GIVEN RECORDS>

________________________________________

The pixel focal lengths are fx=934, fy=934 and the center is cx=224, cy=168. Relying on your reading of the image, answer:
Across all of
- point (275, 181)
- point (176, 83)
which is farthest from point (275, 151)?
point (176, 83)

________________________________________

WHAT IS BEING ASKED> Output the listing above as a JSON array of strings, with one string per line and blank lines omitted.

ANSWER IN FULL>
[
  "The pixel focal lengths are fx=934, fy=934 and the center is cx=224, cy=168. Relying on your reading of the image, answer:",
  "Across all of",
  "- point (275, 181)",
  "- point (176, 83)",
  "which is farthest from point (275, 151)?",
  "point (176, 83)"
]